His question startled her. The last time she had given a thought to the Milestone Corporation or to her job there was when she had telephoned Philip Gomez in Newport Beach on Monday morning. More than two days ago. Since then, she had pushed the entire subject to the back of her mind, had thrown a dark cloth over it—as if she were frightened of it. And she
was
frightened. Now, the mere mention of Milestone sent a chill through her. Furthermore, she was suddenly stricken by the strange and unnerving conviction that her bizarre hallucinations—the encounters with dead men—were all somehow directly related to her work at Milestone.
McGee evidently sensed her fear, for he leaned closer to her and said, “Susan? What’s wrong?”
She told him what she had been thinking: that there was a link between the Milestone Corporation and her hallucinations.
“Link?” McGee asked. He was clearly perplexed. “What sort of link?”
“I haven’t the faintest idea. But
I feel
it.”
“Are you suggesting that you were having similar hallucinations
prior
to your auto accident?”
“No, no. How could that be?”
“You mean that you aren’t sure if you were or weren’t having them prior to the accident.”
“I wasn’t. Definitely not.”
“You don’t sound certain enough to please me.”

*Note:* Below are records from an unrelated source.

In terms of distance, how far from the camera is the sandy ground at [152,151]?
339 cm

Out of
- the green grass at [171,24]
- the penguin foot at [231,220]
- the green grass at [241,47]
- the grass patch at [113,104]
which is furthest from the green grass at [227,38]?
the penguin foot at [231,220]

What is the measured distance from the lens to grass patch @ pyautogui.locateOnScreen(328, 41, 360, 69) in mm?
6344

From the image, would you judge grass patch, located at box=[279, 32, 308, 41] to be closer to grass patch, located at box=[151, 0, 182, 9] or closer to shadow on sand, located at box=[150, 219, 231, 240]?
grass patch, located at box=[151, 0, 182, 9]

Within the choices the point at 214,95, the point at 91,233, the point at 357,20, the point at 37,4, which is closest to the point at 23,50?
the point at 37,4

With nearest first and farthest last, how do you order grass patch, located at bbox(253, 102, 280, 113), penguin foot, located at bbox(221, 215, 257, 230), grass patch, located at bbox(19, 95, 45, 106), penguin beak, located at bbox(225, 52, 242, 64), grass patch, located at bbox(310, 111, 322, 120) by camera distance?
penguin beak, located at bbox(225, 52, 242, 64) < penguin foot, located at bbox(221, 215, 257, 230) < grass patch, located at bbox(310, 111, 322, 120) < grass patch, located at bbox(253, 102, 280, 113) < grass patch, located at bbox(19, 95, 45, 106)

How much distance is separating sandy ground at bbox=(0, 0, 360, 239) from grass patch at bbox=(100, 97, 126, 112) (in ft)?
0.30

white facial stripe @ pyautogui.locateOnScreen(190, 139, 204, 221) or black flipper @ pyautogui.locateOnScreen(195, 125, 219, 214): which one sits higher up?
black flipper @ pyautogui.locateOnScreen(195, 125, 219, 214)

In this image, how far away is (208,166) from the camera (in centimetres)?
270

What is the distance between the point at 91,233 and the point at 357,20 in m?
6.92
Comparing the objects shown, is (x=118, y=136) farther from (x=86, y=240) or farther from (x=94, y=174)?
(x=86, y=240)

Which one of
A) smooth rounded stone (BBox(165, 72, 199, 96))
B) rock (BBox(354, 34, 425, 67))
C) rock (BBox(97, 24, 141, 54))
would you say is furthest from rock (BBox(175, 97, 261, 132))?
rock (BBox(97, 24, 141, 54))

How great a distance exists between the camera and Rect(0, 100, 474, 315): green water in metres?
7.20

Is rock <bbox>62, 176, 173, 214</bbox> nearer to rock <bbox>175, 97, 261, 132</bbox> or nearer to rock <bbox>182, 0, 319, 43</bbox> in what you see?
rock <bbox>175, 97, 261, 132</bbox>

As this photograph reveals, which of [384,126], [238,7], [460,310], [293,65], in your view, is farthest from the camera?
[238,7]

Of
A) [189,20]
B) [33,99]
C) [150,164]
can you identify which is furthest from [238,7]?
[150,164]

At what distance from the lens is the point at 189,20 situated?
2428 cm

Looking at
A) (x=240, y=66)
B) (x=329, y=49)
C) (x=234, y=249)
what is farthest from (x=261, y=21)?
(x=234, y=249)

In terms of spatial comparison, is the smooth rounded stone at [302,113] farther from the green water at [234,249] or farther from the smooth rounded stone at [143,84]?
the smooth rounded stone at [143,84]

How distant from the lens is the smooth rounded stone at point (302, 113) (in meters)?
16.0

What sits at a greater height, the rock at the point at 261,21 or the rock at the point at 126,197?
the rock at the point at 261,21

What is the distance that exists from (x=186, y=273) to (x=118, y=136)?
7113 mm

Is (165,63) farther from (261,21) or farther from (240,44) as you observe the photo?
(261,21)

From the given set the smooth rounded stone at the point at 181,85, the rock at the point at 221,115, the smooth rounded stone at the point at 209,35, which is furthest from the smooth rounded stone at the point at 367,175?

So she thought about it for a minute.
He watched her with keen anticipation.
At last she said, “Yes. Yes, I’m sure. These attacks have come only since the accident. If I’d had them before, I wouldn’t have forgotten them. Not something like this.”
McGee cocked his head and regarded her at an angle. “If there’s a physical cause of your condition—which is what both you and I want very much to believe—then it must be an injury arising out of the car crash.”